Wandering in the gardens of the mind: Peter Mitchell and the making of Glynn
Article first published online: 3 NOV 2006
Copyright © 2004 International Union of Biochemistry and Molecular Biology, Inc.
Biochemistry and Molecular Biology Education
Volume 32, Issue 1, pages 64–65, January 2004
How to Cite
Roskoski, R. (2004), Wandering in the gardens of the mind: Peter Mitchell and the making of Glynn. Biochem. Mol. Biol. Educ., 32: 64–65. doi: 10.1002/bmb.2004.494032019998
- Issue published online: 3 NOV 2006
- Article first published online: 3 NOV 2006
Prebble, John and Weber, Bruce; Oxford University Press, Cary, NC, 2003, 324 pp., ISBN 0-19-514266-7, $65.00.
Peter Mitchell received the Nobel Prize in Chemistry, in 1978, for his “contribution to the understanding of biological energy transfer through the formulation of the chemiosmotic theory.” The authors describe the development of Mitchell's theory as he worked a) as a graduate and postdoctoral student at Cambridge University (1942–1955), b) on the faculty at the University of Edinburgh (1955–1964), and c) as the director of the Glynn Research Institute (1964–1987). Glynn is a mansion that Mitchell renovated and turned into a personal research institute, located near Bodmin in Cornwall, England. Gardens of the Mind is the title of a BBC interview in which Mitchell compared the human mind to a garden where facts and ideas are planted, which one keeps on rearranging. After his death in 1992, Helen Mitchell (his second wife) created a garden at Glynn with a plaque that is inscribed “Remembering Peter Mitchell in whose gardens of the mind we wander in joy and gratitude.”

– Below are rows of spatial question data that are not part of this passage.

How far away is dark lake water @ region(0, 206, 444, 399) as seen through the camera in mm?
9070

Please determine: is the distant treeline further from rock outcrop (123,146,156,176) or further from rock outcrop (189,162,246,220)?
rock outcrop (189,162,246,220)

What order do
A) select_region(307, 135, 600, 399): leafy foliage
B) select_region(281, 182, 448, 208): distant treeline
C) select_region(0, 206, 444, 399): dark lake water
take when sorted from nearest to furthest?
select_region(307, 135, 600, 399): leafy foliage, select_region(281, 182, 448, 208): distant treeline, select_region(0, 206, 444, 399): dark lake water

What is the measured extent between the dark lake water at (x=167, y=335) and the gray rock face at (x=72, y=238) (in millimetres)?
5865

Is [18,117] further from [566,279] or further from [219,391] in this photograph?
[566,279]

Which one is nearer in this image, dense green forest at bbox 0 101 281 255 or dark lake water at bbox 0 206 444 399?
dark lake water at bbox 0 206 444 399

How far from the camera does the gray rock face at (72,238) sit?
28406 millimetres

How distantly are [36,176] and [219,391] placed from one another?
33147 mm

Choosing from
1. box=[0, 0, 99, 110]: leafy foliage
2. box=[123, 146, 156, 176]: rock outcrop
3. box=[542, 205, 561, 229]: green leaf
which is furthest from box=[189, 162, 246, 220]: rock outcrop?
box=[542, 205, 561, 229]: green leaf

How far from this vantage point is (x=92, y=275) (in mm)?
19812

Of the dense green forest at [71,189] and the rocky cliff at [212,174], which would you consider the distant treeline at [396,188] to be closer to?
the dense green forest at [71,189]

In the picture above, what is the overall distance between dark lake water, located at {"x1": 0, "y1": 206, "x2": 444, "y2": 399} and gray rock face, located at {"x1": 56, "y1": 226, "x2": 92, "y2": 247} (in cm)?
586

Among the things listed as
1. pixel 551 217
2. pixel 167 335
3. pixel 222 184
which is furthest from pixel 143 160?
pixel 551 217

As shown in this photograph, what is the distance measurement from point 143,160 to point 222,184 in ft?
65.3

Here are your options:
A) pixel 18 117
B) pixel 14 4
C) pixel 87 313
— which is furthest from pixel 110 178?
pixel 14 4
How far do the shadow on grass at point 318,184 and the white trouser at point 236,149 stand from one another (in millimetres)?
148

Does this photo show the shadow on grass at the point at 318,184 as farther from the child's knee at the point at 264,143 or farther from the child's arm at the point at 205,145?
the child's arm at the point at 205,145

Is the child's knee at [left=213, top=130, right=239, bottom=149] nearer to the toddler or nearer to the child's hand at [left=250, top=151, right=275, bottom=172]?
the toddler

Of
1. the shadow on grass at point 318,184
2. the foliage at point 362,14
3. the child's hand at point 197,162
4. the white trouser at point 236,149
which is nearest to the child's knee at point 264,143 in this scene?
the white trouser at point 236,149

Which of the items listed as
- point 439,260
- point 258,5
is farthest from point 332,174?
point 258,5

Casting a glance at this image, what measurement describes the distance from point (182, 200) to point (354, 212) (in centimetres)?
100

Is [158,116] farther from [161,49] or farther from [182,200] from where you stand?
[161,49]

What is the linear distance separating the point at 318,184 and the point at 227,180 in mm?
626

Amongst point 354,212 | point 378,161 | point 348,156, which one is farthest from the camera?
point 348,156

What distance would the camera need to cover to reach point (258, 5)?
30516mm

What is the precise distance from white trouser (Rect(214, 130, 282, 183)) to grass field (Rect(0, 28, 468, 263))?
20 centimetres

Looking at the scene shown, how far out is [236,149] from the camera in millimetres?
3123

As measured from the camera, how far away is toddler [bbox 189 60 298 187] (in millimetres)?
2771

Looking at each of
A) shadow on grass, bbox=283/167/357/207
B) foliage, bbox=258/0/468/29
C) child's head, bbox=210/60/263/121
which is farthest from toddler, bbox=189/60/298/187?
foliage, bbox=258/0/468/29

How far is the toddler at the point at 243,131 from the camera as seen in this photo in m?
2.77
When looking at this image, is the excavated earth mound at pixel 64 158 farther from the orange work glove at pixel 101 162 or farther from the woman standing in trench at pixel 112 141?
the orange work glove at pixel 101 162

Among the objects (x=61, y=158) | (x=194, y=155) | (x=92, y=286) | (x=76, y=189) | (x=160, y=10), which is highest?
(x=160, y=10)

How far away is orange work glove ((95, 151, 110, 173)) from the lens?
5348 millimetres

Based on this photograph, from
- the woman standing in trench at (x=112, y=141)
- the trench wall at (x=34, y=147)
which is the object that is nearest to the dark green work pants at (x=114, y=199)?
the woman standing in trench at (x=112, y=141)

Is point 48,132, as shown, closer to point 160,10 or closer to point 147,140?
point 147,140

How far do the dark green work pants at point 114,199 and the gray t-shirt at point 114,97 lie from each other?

Mitchell proposed the chemiosmotic theory in 1961. This theory describes the link between oxidation and phosphorylation (ATP synthesis) as a proton and voltage gradient across biological membranes. Electron transport creates the gradient, and the gradient is used to drive ATP synthesis. The older, alternative hypothesis of oxidative phosphorylation, developed from ideas of Fritz Lipmann by W.C. Slater, was that respiration produced a non-phosphorylated, energy-rich intermediate (∼X) that leads to ATP formation. At the time that Mitchell proposed his hypothesis there was not a shred of evidence in support of it, and this led to a conflict between Mitchell and the “establishment.”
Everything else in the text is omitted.